Banyak rumah yang dibangun di sepanjang kanal punya kamar mandi kecil di atas air kanal dan dari sana nyonya-nyonya itu tanpa malu-malu terjun berendam di dalam bak mandi untuk masyarakat umum. Oleh Baron Van Imhoff, Gubernur Jenderal VOC, hal itu sebetulnya dilarang karena kanal itu dipakai sebagai got jadi memang jorok. Tapi tuan-tuan Belanda punya cara lain untuk melindungi kesehatan. Hari mereka dimulai dengan minum segelas gin dengan perut kosong.

"Bangsa kita harus minum atau mati," tulis Coen pada 1619. Tidaklah heran bahwa penyulingan arak disebut industri utama di Batavia.
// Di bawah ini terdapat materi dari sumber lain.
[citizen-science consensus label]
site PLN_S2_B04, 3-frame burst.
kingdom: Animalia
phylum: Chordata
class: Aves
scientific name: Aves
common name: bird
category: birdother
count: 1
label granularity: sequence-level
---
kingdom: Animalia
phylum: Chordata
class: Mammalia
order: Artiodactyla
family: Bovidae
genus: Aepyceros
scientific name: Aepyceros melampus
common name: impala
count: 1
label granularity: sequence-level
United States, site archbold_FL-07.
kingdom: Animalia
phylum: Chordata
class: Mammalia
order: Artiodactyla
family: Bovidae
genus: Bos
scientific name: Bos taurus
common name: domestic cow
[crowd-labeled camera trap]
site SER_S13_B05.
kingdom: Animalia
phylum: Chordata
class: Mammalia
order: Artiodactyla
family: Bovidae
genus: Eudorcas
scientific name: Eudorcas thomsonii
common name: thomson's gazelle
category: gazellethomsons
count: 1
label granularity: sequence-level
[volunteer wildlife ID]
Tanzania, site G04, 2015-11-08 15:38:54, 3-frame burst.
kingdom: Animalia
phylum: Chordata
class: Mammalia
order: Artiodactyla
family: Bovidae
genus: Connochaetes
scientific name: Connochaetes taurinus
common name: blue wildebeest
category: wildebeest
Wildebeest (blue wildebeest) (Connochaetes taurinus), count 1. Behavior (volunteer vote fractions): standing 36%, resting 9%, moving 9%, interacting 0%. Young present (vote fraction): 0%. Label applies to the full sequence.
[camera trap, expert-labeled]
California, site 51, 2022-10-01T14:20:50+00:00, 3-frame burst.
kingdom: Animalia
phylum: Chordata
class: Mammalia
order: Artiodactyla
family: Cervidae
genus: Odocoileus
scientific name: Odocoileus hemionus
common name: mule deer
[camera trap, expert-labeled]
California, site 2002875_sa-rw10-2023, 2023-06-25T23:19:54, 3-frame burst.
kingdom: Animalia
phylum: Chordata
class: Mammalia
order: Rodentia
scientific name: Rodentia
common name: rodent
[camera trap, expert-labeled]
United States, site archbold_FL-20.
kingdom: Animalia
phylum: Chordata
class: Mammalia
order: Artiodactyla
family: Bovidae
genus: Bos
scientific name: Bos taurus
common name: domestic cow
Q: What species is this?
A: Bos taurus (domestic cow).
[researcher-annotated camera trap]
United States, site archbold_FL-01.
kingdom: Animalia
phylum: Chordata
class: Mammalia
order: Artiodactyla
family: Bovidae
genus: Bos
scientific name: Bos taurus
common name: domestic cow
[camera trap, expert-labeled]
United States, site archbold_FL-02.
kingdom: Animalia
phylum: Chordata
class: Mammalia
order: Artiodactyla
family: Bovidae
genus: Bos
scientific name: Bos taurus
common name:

Arak Batavia menjadi terkenal di seluruh Asia. "Orang-orang kita saling merangkul dan memberkati diri sendiri karena mereka berhasil tiba di tempat yang begitu luar biasa racikan punch-nya," tulis Kapten Britania, Woodes Rogers, dalam catatan hariannya di awal abad 18.

Sementara itu, Kapten James Cook terpesona dengan keampuhan arak Batavia yang membuat seorang awaknya tak pernah jatuh sakit. Padahal usia awak kapal tadi sudah di atas 70 tahun dan kerjanya hanya mabuk arak Batavia.

Naskah sejarah lain menyatakan, dua jenis industri yang pernah berkembang menjadi besar di Batavia adalah industri gula dan pembuatan arak. Penyulingan arak terutama dilakukan di dalam tembok kota, seperti di Kali Besar. Di kawasan itu pabrik penyulingan bertahan cukup lama.

Kisah perjalanan arak Batavia hingga ke Swedia bisa jadi dimulai ketika Kapal Gotheborg mampir ke Batavia pada 1743. Awak kapal harus memenuhi kebutuhan kapal dan awaknya seperti arak, kayu bakar, kebutuhan untuk mengisi perut, serta mesiu cadangan untuk keamanan. Sebagai warga dari negeri super dingin di kawasan Skandinavia, maka tak aneh jika arak menjadi menu utama awak kapal. Rupanya mereka menyukai cita rasa arak bikinan Batavia – Batavi Arrack van Oosten yang mengandung alkohol 50%.

Kasijanto Sastrodinomo, pengajar pada Departemen Sejarah Fakultas Ilmu Pengetahuan Budaya, Universitas Indonesia, pernah menulis, di awal abad 20 pemerintah kolonial pernah mengeluarkan buku karangan J Kats berjudul Het alcoholkwaad. Kats mengutip hasil penelitian tentang dampak negatif penggunaan alkohol di beberapa negara di Eropa. Ditunjukkan antara lain adanya hubungan antara kebiasaan meminum alkohol dan merosotnya daya tahan tubuh penggunanya sehingga mudah menimbulkan sakit.

Sebelum buku itu muncul, pemerintah sudah membentuk Komisi Pemberantasan Alkohol (Alcoholbes- trijdings-commissie) yang ditugasi untuk menyelidiki dan memerangi penggunaan dan penyalahgunaan alkohol di kalangan masyarakat Hindia Belanda. Komisi menemukan, konsumsi minuman keras telah meluas di kalangan masyarakat. Di Batavia, misalnya, pembuatan, penjualan, dan penggunaan minuman jenis itu sudah sampai pada taraf mengkhawatirkan. Kawasan Senen disebut-sebut sebagai tempat jual-beli minuman beralkohol secara gelap.

Minuman keras tradisional yang populer di kalangan masyarakat pribumi dikenal sebagai arak, badèg, ciu, yang menurut polisi digolongkan sebagai gelap alias tidak berizin.
Kenyataannya hingga kini minuman beralkohol tak berizin masih merajalela hingga ke dusun-dusun di Indonesia. Biasa disebut oplosan, campuran berbagai minuman beralkohol, berenergi, dll.